“Little! ye might say naething ava, and no be far wrang,” answered Miss Jean, briskly. “A puir dirty three pund, or twa pund ten, for a guid hunder. Ye’ll be getting mair for your twa, Sandy Muir, or ye wadna look sae innocent! Where is’t, man? and ye’re an auld sleekit sneckdrawer, after a’, and ken how to tak care o’ yoursel.”

“I ken ane, Miss Jean, would gie ye five pounds for every hundred, and mony thanks into the bargain,” said the old man, his breath coming short and his face flushing all over with anxious haste; “and a decent lad and landed security. I might have told you sooner, if I had kent; but, you see, I never thought it would answer you.”

“Answer me! I find guid siller answer me better than maist things that folk put their trust in,” said Miss Jean, laying down her stocking, and lifting up the frosty cold blue eyes, which again twinkled and glimmered with eagerness, to the old man’s face. “Ye ken ane; and does he gie you this muckle for your twa hunder pounds?”

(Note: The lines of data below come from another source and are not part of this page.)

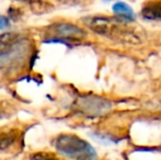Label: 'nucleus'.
<instances>
[{
    "label": "nucleus",
    "mask_w": 161,
    "mask_h": 160,
    "mask_svg": "<svg viewBox=\"0 0 161 160\" xmlns=\"http://www.w3.org/2000/svg\"><path fill=\"white\" fill-rule=\"evenodd\" d=\"M55 148L63 156L72 159H94L96 149L88 141L72 134H62L56 138Z\"/></svg>",
    "instance_id": "f257e3e1"
},
{
    "label": "nucleus",
    "mask_w": 161,
    "mask_h": 160,
    "mask_svg": "<svg viewBox=\"0 0 161 160\" xmlns=\"http://www.w3.org/2000/svg\"><path fill=\"white\" fill-rule=\"evenodd\" d=\"M85 23L97 34L111 39L113 37V39L127 41L131 37H137L130 32L129 30L130 28H128L121 20L103 17H91L85 19Z\"/></svg>",
    "instance_id": "f03ea898"
},
{
    "label": "nucleus",
    "mask_w": 161,
    "mask_h": 160,
    "mask_svg": "<svg viewBox=\"0 0 161 160\" xmlns=\"http://www.w3.org/2000/svg\"><path fill=\"white\" fill-rule=\"evenodd\" d=\"M28 51L23 36L17 33H4L0 35V64H13Z\"/></svg>",
    "instance_id": "7ed1b4c3"
},
{
    "label": "nucleus",
    "mask_w": 161,
    "mask_h": 160,
    "mask_svg": "<svg viewBox=\"0 0 161 160\" xmlns=\"http://www.w3.org/2000/svg\"><path fill=\"white\" fill-rule=\"evenodd\" d=\"M87 36L86 31L81 28L71 23H65V22H58L54 23L46 30L45 34V42L47 43H69V42H78V41L85 39Z\"/></svg>",
    "instance_id": "20e7f679"
},
{
    "label": "nucleus",
    "mask_w": 161,
    "mask_h": 160,
    "mask_svg": "<svg viewBox=\"0 0 161 160\" xmlns=\"http://www.w3.org/2000/svg\"><path fill=\"white\" fill-rule=\"evenodd\" d=\"M75 109L88 118H97L111 110L110 101L93 96H82L75 102Z\"/></svg>",
    "instance_id": "39448f33"
},
{
    "label": "nucleus",
    "mask_w": 161,
    "mask_h": 160,
    "mask_svg": "<svg viewBox=\"0 0 161 160\" xmlns=\"http://www.w3.org/2000/svg\"><path fill=\"white\" fill-rule=\"evenodd\" d=\"M21 133L18 128L0 130V152H10L19 144Z\"/></svg>",
    "instance_id": "423d86ee"
},
{
    "label": "nucleus",
    "mask_w": 161,
    "mask_h": 160,
    "mask_svg": "<svg viewBox=\"0 0 161 160\" xmlns=\"http://www.w3.org/2000/svg\"><path fill=\"white\" fill-rule=\"evenodd\" d=\"M142 17L148 21H161V0H148L142 8Z\"/></svg>",
    "instance_id": "0eeeda50"
},
{
    "label": "nucleus",
    "mask_w": 161,
    "mask_h": 160,
    "mask_svg": "<svg viewBox=\"0 0 161 160\" xmlns=\"http://www.w3.org/2000/svg\"><path fill=\"white\" fill-rule=\"evenodd\" d=\"M113 11L116 15H119L121 19L126 20V21H131L135 20V13H134L133 9L128 6L125 2H116L113 6Z\"/></svg>",
    "instance_id": "6e6552de"
},
{
    "label": "nucleus",
    "mask_w": 161,
    "mask_h": 160,
    "mask_svg": "<svg viewBox=\"0 0 161 160\" xmlns=\"http://www.w3.org/2000/svg\"><path fill=\"white\" fill-rule=\"evenodd\" d=\"M17 1L20 2H24V3H28V4H34V6H43L45 3L43 0H17Z\"/></svg>",
    "instance_id": "1a4fd4ad"
},
{
    "label": "nucleus",
    "mask_w": 161,
    "mask_h": 160,
    "mask_svg": "<svg viewBox=\"0 0 161 160\" xmlns=\"http://www.w3.org/2000/svg\"><path fill=\"white\" fill-rule=\"evenodd\" d=\"M7 26H9V20L2 14H0V30L6 29Z\"/></svg>",
    "instance_id": "9d476101"
},
{
    "label": "nucleus",
    "mask_w": 161,
    "mask_h": 160,
    "mask_svg": "<svg viewBox=\"0 0 161 160\" xmlns=\"http://www.w3.org/2000/svg\"><path fill=\"white\" fill-rule=\"evenodd\" d=\"M58 1H63V2H66V3H68V2L72 1V0H58Z\"/></svg>",
    "instance_id": "9b49d317"
}]
</instances>
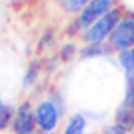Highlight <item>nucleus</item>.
<instances>
[{"label":"nucleus","instance_id":"nucleus-15","mask_svg":"<svg viewBox=\"0 0 134 134\" xmlns=\"http://www.w3.org/2000/svg\"><path fill=\"white\" fill-rule=\"evenodd\" d=\"M81 34H83V28H81V24L77 22V18L75 16L67 18V22L63 24V28H61V36H63V38H65V40H79Z\"/></svg>","mask_w":134,"mask_h":134},{"label":"nucleus","instance_id":"nucleus-14","mask_svg":"<svg viewBox=\"0 0 134 134\" xmlns=\"http://www.w3.org/2000/svg\"><path fill=\"white\" fill-rule=\"evenodd\" d=\"M87 4L89 0H63L61 4H57V10L63 12L67 18H71V16H77Z\"/></svg>","mask_w":134,"mask_h":134},{"label":"nucleus","instance_id":"nucleus-3","mask_svg":"<svg viewBox=\"0 0 134 134\" xmlns=\"http://www.w3.org/2000/svg\"><path fill=\"white\" fill-rule=\"evenodd\" d=\"M107 47L110 49L113 55L120 53V51L128 49V47H134V10L132 8L124 10L114 32L107 40Z\"/></svg>","mask_w":134,"mask_h":134},{"label":"nucleus","instance_id":"nucleus-16","mask_svg":"<svg viewBox=\"0 0 134 134\" xmlns=\"http://www.w3.org/2000/svg\"><path fill=\"white\" fill-rule=\"evenodd\" d=\"M120 103L134 109V71L124 73V95H122Z\"/></svg>","mask_w":134,"mask_h":134},{"label":"nucleus","instance_id":"nucleus-13","mask_svg":"<svg viewBox=\"0 0 134 134\" xmlns=\"http://www.w3.org/2000/svg\"><path fill=\"white\" fill-rule=\"evenodd\" d=\"M14 113H16V107H14L12 103L0 100V132L10 130L12 120H14Z\"/></svg>","mask_w":134,"mask_h":134},{"label":"nucleus","instance_id":"nucleus-21","mask_svg":"<svg viewBox=\"0 0 134 134\" xmlns=\"http://www.w3.org/2000/svg\"><path fill=\"white\" fill-rule=\"evenodd\" d=\"M0 100H2V97H0Z\"/></svg>","mask_w":134,"mask_h":134},{"label":"nucleus","instance_id":"nucleus-10","mask_svg":"<svg viewBox=\"0 0 134 134\" xmlns=\"http://www.w3.org/2000/svg\"><path fill=\"white\" fill-rule=\"evenodd\" d=\"M79 47H81L79 40H65L63 38L59 42L57 49H55V55L61 61V65H71L73 61H79Z\"/></svg>","mask_w":134,"mask_h":134},{"label":"nucleus","instance_id":"nucleus-1","mask_svg":"<svg viewBox=\"0 0 134 134\" xmlns=\"http://www.w3.org/2000/svg\"><path fill=\"white\" fill-rule=\"evenodd\" d=\"M34 113L38 130L57 134L67 118V100L57 87H47L38 99L34 100Z\"/></svg>","mask_w":134,"mask_h":134},{"label":"nucleus","instance_id":"nucleus-17","mask_svg":"<svg viewBox=\"0 0 134 134\" xmlns=\"http://www.w3.org/2000/svg\"><path fill=\"white\" fill-rule=\"evenodd\" d=\"M99 134H132V132H128L124 126H120V124H116V122L110 120V122H107V124L100 126Z\"/></svg>","mask_w":134,"mask_h":134},{"label":"nucleus","instance_id":"nucleus-5","mask_svg":"<svg viewBox=\"0 0 134 134\" xmlns=\"http://www.w3.org/2000/svg\"><path fill=\"white\" fill-rule=\"evenodd\" d=\"M120 4V0H89V4L77 14V22L81 24V28H89L91 24H95L99 18H103L105 14H109L114 6Z\"/></svg>","mask_w":134,"mask_h":134},{"label":"nucleus","instance_id":"nucleus-18","mask_svg":"<svg viewBox=\"0 0 134 134\" xmlns=\"http://www.w3.org/2000/svg\"><path fill=\"white\" fill-rule=\"evenodd\" d=\"M34 134H53V132H43V130H36Z\"/></svg>","mask_w":134,"mask_h":134},{"label":"nucleus","instance_id":"nucleus-11","mask_svg":"<svg viewBox=\"0 0 134 134\" xmlns=\"http://www.w3.org/2000/svg\"><path fill=\"white\" fill-rule=\"evenodd\" d=\"M113 122L124 126L128 132H134V109H130V107L118 103L116 109L113 110Z\"/></svg>","mask_w":134,"mask_h":134},{"label":"nucleus","instance_id":"nucleus-4","mask_svg":"<svg viewBox=\"0 0 134 134\" xmlns=\"http://www.w3.org/2000/svg\"><path fill=\"white\" fill-rule=\"evenodd\" d=\"M36 130H38V124H36V113H34V99L26 97L16 105V113H14L10 132L12 134H34Z\"/></svg>","mask_w":134,"mask_h":134},{"label":"nucleus","instance_id":"nucleus-2","mask_svg":"<svg viewBox=\"0 0 134 134\" xmlns=\"http://www.w3.org/2000/svg\"><path fill=\"white\" fill-rule=\"evenodd\" d=\"M124 10H126L124 4L114 6L109 14H105V16L99 18L95 24H91L89 28L83 30L79 42H81V43H107V40H109L110 34L114 32V28H116L118 20L122 18Z\"/></svg>","mask_w":134,"mask_h":134},{"label":"nucleus","instance_id":"nucleus-6","mask_svg":"<svg viewBox=\"0 0 134 134\" xmlns=\"http://www.w3.org/2000/svg\"><path fill=\"white\" fill-rule=\"evenodd\" d=\"M89 124H91V118L85 110H73L67 114L57 134H89Z\"/></svg>","mask_w":134,"mask_h":134},{"label":"nucleus","instance_id":"nucleus-9","mask_svg":"<svg viewBox=\"0 0 134 134\" xmlns=\"http://www.w3.org/2000/svg\"><path fill=\"white\" fill-rule=\"evenodd\" d=\"M57 46H59V32L55 28H51V26H47V28L40 34V38H38L36 53H38L40 57H43V55L55 51V49H57Z\"/></svg>","mask_w":134,"mask_h":134},{"label":"nucleus","instance_id":"nucleus-12","mask_svg":"<svg viewBox=\"0 0 134 134\" xmlns=\"http://www.w3.org/2000/svg\"><path fill=\"white\" fill-rule=\"evenodd\" d=\"M114 63H116V67L122 73L134 71V47H128V49L116 53L114 55Z\"/></svg>","mask_w":134,"mask_h":134},{"label":"nucleus","instance_id":"nucleus-8","mask_svg":"<svg viewBox=\"0 0 134 134\" xmlns=\"http://www.w3.org/2000/svg\"><path fill=\"white\" fill-rule=\"evenodd\" d=\"M114 57L107 43H81L79 47V61L89 63V61H99V59H110Z\"/></svg>","mask_w":134,"mask_h":134},{"label":"nucleus","instance_id":"nucleus-7","mask_svg":"<svg viewBox=\"0 0 134 134\" xmlns=\"http://www.w3.org/2000/svg\"><path fill=\"white\" fill-rule=\"evenodd\" d=\"M46 75V69H43V57L36 55L28 61L24 69V75H22V89L30 91V89L38 87V83L42 81V77Z\"/></svg>","mask_w":134,"mask_h":134},{"label":"nucleus","instance_id":"nucleus-19","mask_svg":"<svg viewBox=\"0 0 134 134\" xmlns=\"http://www.w3.org/2000/svg\"><path fill=\"white\" fill-rule=\"evenodd\" d=\"M51 2H53V4H55V6H57V4H61L63 0H51Z\"/></svg>","mask_w":134,"mask_h":134},{"label":"nucleus","instance_id":"nucleus-20","mask_svg":"<svg viewBox=\"0 0 134 134\" xmlns=\"http://www.w3.org/2000/svg\"><path fill=\"white\" fill-rule=\"evenodd\" d=\"M89 134H99V132H89Z\"/></svg>","mask_w":134,"mask_h":134},{"label":"nucleus","instance_id":"nucleus-22","mask_svg":"<svg viewBox=\"0 0 134 134\" xmlns=\"http://www.w3.org/2000/svg\"><path fill=\"white\" fill-rule=\"evenodd\" d=\"M132 134H134V132H132Z\"/></svg>","mask_w":134,"mask_h":134}]
</instances>
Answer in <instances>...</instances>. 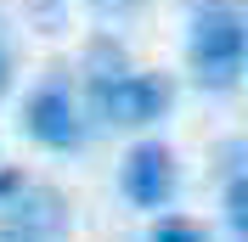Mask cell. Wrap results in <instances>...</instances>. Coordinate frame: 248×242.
<instances>
[{"mask_svg":"<svg viewBox=\"0 0 248 242\" xmlns=\"http://www.w3.org/2000/svg\"><path fill=\"white\" fill-rule=\"evenodd\" d=\"M248 62V12L243 0H203L186 23V74L209 96H232Z\"/></svg>","mask_w":248,"mask_h":242,"instance_id":"1","label":"cell"},{"mask_svg":"<svg viewBox=\"0 0 248 242\" xmlns=\"http://www.w3.org/2000/svg\"><path fill=\"white\" fill-rule=\"evenodd\" d=\"M175 79L170 74H153V68H124L113 79H85V119L108 124V130H153L158 119L175 113Z\"/></svg>","mask_w":248,"mask_h":242,"instance_id":"2","label":"cell"},{"mask_svg":"<svg viewBox=\"0 0 248 242\" xmlns=\"http://www.w3.org/2000/svg\"><path fill=\"white\" fill-rule=\"evenodd\" d=\"M23 136L34 147H46V152H79L85 147L91 124H85L79 96L68 91V79H46V85L29 91V102H23Z\"/></svg>","mask_w":248,"mask_h":242,"instance_id":"3","label":"cell"},{"mask_svg":"<svg viewBox=\"0 0 248 242\" xmlns=\"http://www.w3.org/2000/svg\"><path fill=\"white\" fill-rule=\"evenodd\" d=\"M119 192L130 209H170L175 197H181V164H175V147H164L158 136L136 141V147L124 152V164H119Z\"/></svg>","mask_w":248,"mask_h":242,"instance_id":"4","label":"cell"},{"mask_svg":"<svg viewBox=\"0 0 248 242\" xmlns=\"http://www.w3.org/2000/svg\"><path fill=\"white\" fill-rule=\"evenodd\" d=\"M130 68V57H124V45L113 40V34H96L91 45H85V62H79V74L85 79H113Z\"/></svg>","mask_w":248,"mask_h":242,"instance_id":"5","label":"cell"},{"mask_svg":"<svg viewBox=\"0 0 248 242\" xmlns=\"http://www.w3.org/2000/svg\"><path fill=\"white\" fill-rule=\"evenodd\" d=\"M226 226L248 231V175L243 169H226Z\"/></svg>","mask_w":248,"mask_h":242,"instance_id":"6","label":"cell"},{"mask_svg":"<svg viewBox=\"0 0 248 242\" xmlns=\"http://www.w3.org/2000/svg\"><path fill=\"white\" fill-rule=\"evenodd\" d=\"M147 242H209V231H203L198 220H181V214H164V220H153Z\"/></svg>","mask_w":248,"mask_h":242,"instance_id":"7","label":"cell"},{"mask_svg":"<svg viewBox=\"0 0 248 242\" xmlns=\"http://www.w3.org/2000/svg\"><path fill=\"white\" fill-rule=\"evenodd\" d=\"M0 242H68L62 231H46V226H29V220H12L0 214Z\"/></svg>","mask_w":248,"mask_h":242,"instance_id":"8","label":"cell"},{"mask_svg":"<svg viewBox=\"0 0 248 242\" xmlns=\"http://www.w3.org/2000/svg\"><path fill=\"white\" fill-rule=\"evenodd\" d=\"M12 74H17V57H12V23H6V12H0V102H6V91H12Z\"/></svg>","mask_w":248,"mask_h":242,"instance_id":"9","label":"cell"},{"mask_svg":"<svg viewBox=\"0 0 248 242\" xmlns=\"http://www.w3.org/2000/svg\"><path fill=\"white\" fill-rule=\"evenodd\" d=\"M85 6H91L96 17H136L147 0H85Z\"/></svg>","mask_w":248,"mask_h":242,"instance_id":"10","label":"cell"}]
</instances>
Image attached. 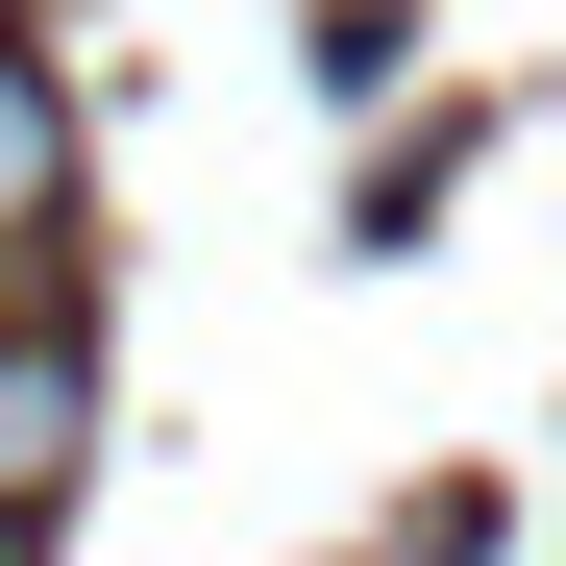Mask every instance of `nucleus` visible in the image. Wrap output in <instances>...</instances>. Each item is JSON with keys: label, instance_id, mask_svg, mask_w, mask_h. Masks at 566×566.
I'll use <instances>...</instances> for the list:
<instances>
[{"label": "nucleus", "instance_id": "3", "mask_svg": "<svg viewBox=\"0 0 566 566\" xmlns=\"http://www.w3.org/2000/svg\"><path fill=\"white\" fill-rule=\"evenodd\" d=\"M0 566H25V517H0Z\"/></svg>", "mask_w": 566, "mask_h": 566}, {"label": "nucleus", "instance_id": "2", "mask_svg": "<svg viewBox=\"0 0 566 566\" xmlns=\"http://www.w3.org/2000/svg\"><path fill=\"white\" fill-rule=\"evenodd\" d=\"M74 419H99V395H74V345H50V321H0V517H50V493H74Z\"/></svg>", "mask_w": 566, "mask_h": 566}, {"label": "nucleus", "instance_id": "1", "mask_svg": "<svg viewBox=\"0 0 566 566\" xmlns=\"http://www.w3.org/2000/svg\"><path fill=\"white\" fill-rule=\"evenodd\" d=\"M50 222H74V124H50V74L0 50V321H25V271H50Z\"/></svg>", "mask_w": 566, "mask_h": 566}]
</instances>
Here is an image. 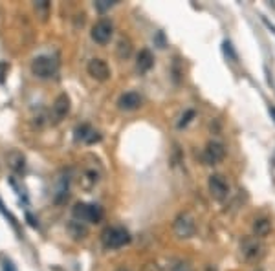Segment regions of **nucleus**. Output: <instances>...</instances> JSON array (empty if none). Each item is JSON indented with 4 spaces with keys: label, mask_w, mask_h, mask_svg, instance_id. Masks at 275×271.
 <instances>
[{
    "label": "nucleus",
    "mask_w": 275,
    "mask_h": 271,
    "mask_svg": "<svg viewBox=\"0 0 275 271\" xmlns=\"http://www.w3.org/2000/svg\"><path fill=\"white\" fill-rule=\"evenodd\" d=\"M114 4H116L114 0H99V2H96V8L99 11H105V10H108V8H112Z\"/></svg>",
    "instance_id": "20"
},
{
    "label": "nucleus",
    "mask_w": 275,
    "mask_h": 271,
    "mask_svg": "<svg viewBox=\"0 0 275 271\" xmlns=\"http://www.w3.org/2000/svg\"><path fill=\"white\" fill-rule=\"evenodd\" d=\"M224 51H226V53H229L233 60H237V55H235L233 48H231V42H224Z\"/></svg>",
    "instance_id": "21"
},
{
    "label": "nucleus",
    "mask_w": 275,
    "mask_h": 271,
    "mask_svg": "<svg viewBox=\"0 0 275 271\" xmlns=\"http://www.w3.org/2000/svg\"><path fill=\"white\" fill-rule=\"evenodd\" d=\"M204 271H219V269H217V267H213V266H208Z\"/></svg>",
    "instance_id": "23"
},
{
    "label": "nucleus",
    "mask_w": 275,
    "mask_h": 271,
    "mask_svg": "<svg viewBox=\"0 0 275 271\" xmlns=\"http://www.w3.org/2000/svg\"><path fill=\"white\" fill-rule=\"evenodd\" d=\"M194 117V110H187L185 114L182 116V119L178 121V128H183V126H187L191 123V119Z\"/></svg>",
    "instance_id": "18"
},
{
    "label": "nucleus",
    "mask_w": 275,
    "mask_h": 271,
    "mask_svg": "<svg viewBox=\"0 0 275 271\" xmlns=\"http://www.w3.org/2000/svg\"><path fill=\"white\" fill-rule=\"evenodd\" d=\"M88 74L96 81H107L110 77V68L103 59H92L87 66Z\"/></svg>",
    "instance_id": "10"
},
{
    "label": "nucleus",
    "mask_w": 275,
    "mask_h": 271,
    "mask_svg": "<svg viewBox=\"0 0 275 271\" xmlns=\"http://www.w3.org/2000/svg\"><path fill=\"white\" fill-rule=\"evenodd\" d=\"M171 271H193V267H191V264H189V262L180 260V262H176L173 267H171Z\"/></svg>",
    "instance_id": "19"
},
{
    "label": "nucleus",
    "mask_w": 275,
    "mask_h": 271,
    "mask_svg": "<svg viewBox=\"0 0 275 271\" xmlns=\"http://www.w3.org/2000/svg\"><path fill=\"white\" fill-rule=\"evenodd\" d=\"M257 271H262V269H257Z\"/></svg>",
    "instance_id": "26"
},
{
    "label": "nucleus",
    "mask_w": 275,
    "mask_h": 271,
    "mask_svg": "<svg viewBox=\"0 0 275 271\" xmlns=\"http://www.w3.org/2000/svg\"><path fill=\"white\" fill-rule=\"evenodd\" d=\"M112 31H114V26L112 22L108 19H101L97 20L96 24L92 26V39L96 40L97 44H107L110 37H112Z\"/></svg>",
    "instance_id": "8"
},
{
    "label": "nucleus",
    "mask_w": 275,
    "mask_h": 271,
    "mask_svg": "<svg viewBox=\"0 0 275 271\" xmlns=\"http://www.w3.org/2000/svg\"><path fill=\"white\" fill-rule=\"evenodd\" d=\"M130 51H132V48H130V42L128 40H119V46H117V55L125 57L127 59L128 55H130Z\"/></svg>",
    "instance_id": "17"
},
{
    "label": "nucleus",
    "mask_w": 275,
    "mask_h": 271,
    "mask_svg": "<svg viewBox=\"0 0 275 271\" xmlns=\"http://www.w3.org/2000/svg\"><path fill=\"white\" fill-rule=\"evenodd\" d=\"M173 229L178 238H191L196 233V220L191 213H180L174 218Z\"/></svg>",
    "instance_id": "5"
},
{
    "label": "nucleus",
    "mask_w": 275,
    "mask_h": 271,
    "mask_svg": "<svg viewBox=\"0 0 275 271\" xmlns=\"http://www.w3.org/2000/svg\"><path fill=\"white\" fill-rule=\"evenodd\" d=\"M271 231V220L270 218H257L253 222V236L257 238H264Z\"/></svg>",
    "instance_id": "14"
},
{
    "label": "nucleus",
    "mask_w": 275,
    "mask_h": 271,
    "mask_svg": "<svg viewBox=\"0 0 275 271\" xmlns=\"http://www.w3.org/2000/svg\"><path fill=\"white\" fill-rule=\"evenodd\" d=\"M101 242L107 249H117L130 242V235L123 227H107L101 233Z\"/></svg>",
    "instance_id": "2"
},
{
    "label": "nucleus",
    "mask_w": 275,
    "mask_h": 271,
    "mask_svg": "<svg viewBox=\"0 0 275 271\" xmlns=\"http://www.w3.org/2000/svg\"><path fill=\"white\" fill-rule=\"evenodd\" d=\"M8 161H10L11 169H15V171H22L24 169V156L21 152H11L8 156Z\"/></svg>",
    "instance_id": "16"
},
{
    "label": "nucleus",
    "mask_w": 275,
    "mask_h": 271,
    "mask_svg": "<svg viewBox=\"0 0 275 271\" xmlns=\"http://www.w3.org/2000/svg\"><path fill=\"white\" fill-rule=\"evenodd\" d=\"M117 271H127V269H123V267H121V269H117Z\"/></svg>",
    "instance_id": "25"
},
{
    "label": "nucleus",
    "mask_w": 275,
    "mask_h": 271,
    "mask_svg": "<svg viewBox=\"0 0 275 271\" xmlns=\"http://www.w3.org/2000/svg\"><path fill=\"white\" fill-rule=\"evenodd\" d=\"M270 114H271V116L275 117V106H270Z\"/></svg>",
    "instance_id": "24"
},
{
    "label": "nucleus",
    "mask_w": 275,
    "mask_h": 271,
    "mask_svg": "<svg viewBox=\"0 0 275 271\" xmlns=\"http://www.w3.org/2000/svg\"><path fill=\"white\" fill-rule=\"evenodd\" d=\"M4 271H17V269H15V266H13L10 260H6L4 262Z\"/></svg>",
    "instance_id": "22"
},
{
    "label": "nucleus",
    "mask_w": 275,
    "mask_h": 271,
    "mask_svg": "<svg viewBox=\"0 0 275 271\" xmlns=\"http://www.w3.org/2000/svg\"><path fill=\"white\" fill-rule=\"evenodd\" d=\"M226 156V147L220 143V141H209L205 145L204 152H202V160H204L205 165H217L224 160Z\"/></svg>",
    "instance_id": "7"
},
{
    "label": "nucleus",
    "mask_w": 275,
    "mask_h": 271,
    "mask_svg": "<svg viewBox=\"0 0 275 271\" xmlns=\"http://www.w3.org/2000/svg\"><path fill=\"white\" fill-rule=\"evenodd\" d=\"M72 215L77 222L96 224L103 218V209L96 204H76L72 209Z\"/></svg>",
    "instance_id": "4"
},
{
    "label": "nucleus",
    "mask_w": 275,
    "mask_h": 271,
    "mask_svg": "<svg viewBox=\"0 0 275 271\" xmlns=\"http://www.w3.org/2000/svg\"><path fill=\"white\" fill-rule=\"evenodd\" d=\"M59 70V64L53 57H48V55H39L33 59L31 62V72L33 76H37L39 79H50L53 77Z\"/></svg>",
    "instance_id": "3"
},
{
    "label": "nucleus",
    "mask_w": 275,
    "mask_h": 271,
    "mask_svg": "<svg viewBox=\"0 0 275 271\" xmlns=\"http://www.w3.org/2000/svg\"><path fill=\"white\" fill-rule=\"evenodd\" d=\"M154 66V57L153 53L149 50H142L140 53H138V60H136V68L140 74H145V72H149L151 68Z\"/></svg>",
    "instance_id": "13"
},
{
    "label": "nucleus",
    "mask_w": 275,
    "mask_h": 271,
    "mask_svg": "<svg viewBox=\"0 0 275 271\" xmlns=\"http://www.w3.org/2000/svg\"><path fill=\"white\" fill-rule=\"evenodd\" d=\"M68 231H70V235L74 236V238H85L87 236V227L81 226V222H70L68 224Z\"/></svg>",
    "instance_id": "15"
},
{
    "label": "nucleus",
    "mask_w": 275,
    "mask_h": 271,
    "mask_svg": "<svg viewBox=\"0 0 275 271\" xmlns=\"http://www.w3.org/2000/svg\"><path fill=\"white\" fill-rule=\"evenodd\" d=\"M266 247L262 244L260 238L257 236H244L240 240V255L246 262H251V264H257V262L264 256Z\"/></svg>",
    "instance_id": "1"
},
{
    "label": "nucleus",
    "mask_w": 275,
    "mask_h": 271,
    "mask_svg": "<svg viewBox=\"0 0 275 271\" xmlns=\"http://www.w3.org/2000/svg\"><path fill=\"white\" fill-rule=\"evenodd\" d=\"M76 140L85 141V143L92 145V143H96V141L101 140V136H99V132L97 130H94L90 125H81L76 128Z\"/></svg>",
    "instance_id": "11"
},
{
    "label": "nucleus",
    "mask_w": 275,
    "mask_h": 271,
    "mask_svg": "<svg viewBox=\"0 0 275 271\" xmlns=\"http://www.w3.org/2000/svg\"><path fill=\"white\" fill-rule=\"evenodd\" d=\"M208 189L211 198L217 201H224L229 194V183L222 174H211L208 180Z\"/></svg>",
    "instance_id": "6"
},
{
    "label": "nucleus",
    "mask_w": 275,
    "mask_h": 271,
    "mask_svg": "<svg viewBox=\"0 0 275 271\" xmlns=\"http://www.w3.org/2000/svg\"><path fill=\"white\" fill-rule=\"evenodd\" d=\"M117 105H119L121 110H136V108L142 106V97H140V94H136V92H127V94H123V96L119 97Z\"/></svg>",
    "instance_id": "12"
},
{
    "label": "nucleus",
    "mask_w": 275,
    "mask_h": 271,
    "mask_svg": "<svg viewBox=\"0 0 275 271\" xmlns=\"http://www.w3.org/2000/svg\"><path fill=\"white\" fill-rule=\"evenodd\" d=\"M68 112H70V97L66 94L57 96V99L51 105V117H53V121L59 123V121L68 116Z\"/></svg>",
    "instance_id": "9"
}]
</instances>
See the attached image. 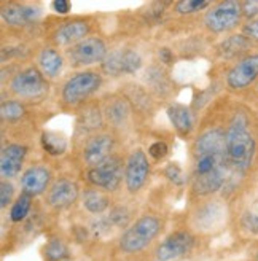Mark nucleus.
Masks as SVG:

“Na, my twa hundred is out of my ain power, in the Ayr bank; besides, its mair siller this lad wants—mine would do him nae service.”

“This lad! wha does the auld tricky body mean?” said Miss Jean, fixing her sharp eyes curiously on Uncle Sandy, “five pounds in the hunder—ye’re meaning he’ll gie me that by the year, and keep a’ my siller where I never can lay hand on’t again, Sandy Muir?”

“At no hand,” said the old man, with dignity, “the best of landed security, and the siller aye at your call, and the interest punctual to a day.”

Miss Jean’s mouth watered and her fingers itched; it was impossible to think of this treasure without yearning to clutch it. “Ane might put by thretty pounds in the year,” she said, musingly. “And how do you ca’ this lad when ye name him, Sandy Muir?”

“I’ve seen his name in the papers,” said the old man, with mingled exultation and anxiety, “and there it stands, ‘Harry Muir Allenders, Esq., of Allenders,’ but at hame here we call him your nephew and mine, Harry Muir.”

Miss Jean uttered a passionate cry, rose from her seat, and flung the stocking with all her feeble might in the face of her visitor. “Eh, Sandy Muir, ye auld, leein, artful, designing villain! was’t no enough that ye came ance already wi’ you lang-tongued writer and reived my house of guid papers that were worth siller, but ye would come again, ye smooth-spoken, white-headed hypocrite, to seize my very substance away from me, and take bread out of a lone woman’s mouth to make a great man of a graceless prodigal. Ye auld sinner! ye hard-hearted theiving spoiler, that I should say so! how dare ye come to break a puir auld woman’s heart, and tantalize the frail life out of me, wi’ your lees and deceits about siller? Oh, Sandy Muir!”

And Miss Jean threw herself down once more in her hard chair, and began to wipe the corners of her eyes; for the disappointment of her ruined expectations was really as hard upon her miserable soul as the failing of fortune or fame is at any time to its eager pursuer, who has just lifted his hand to grasp what Fate remorselessly snatches away.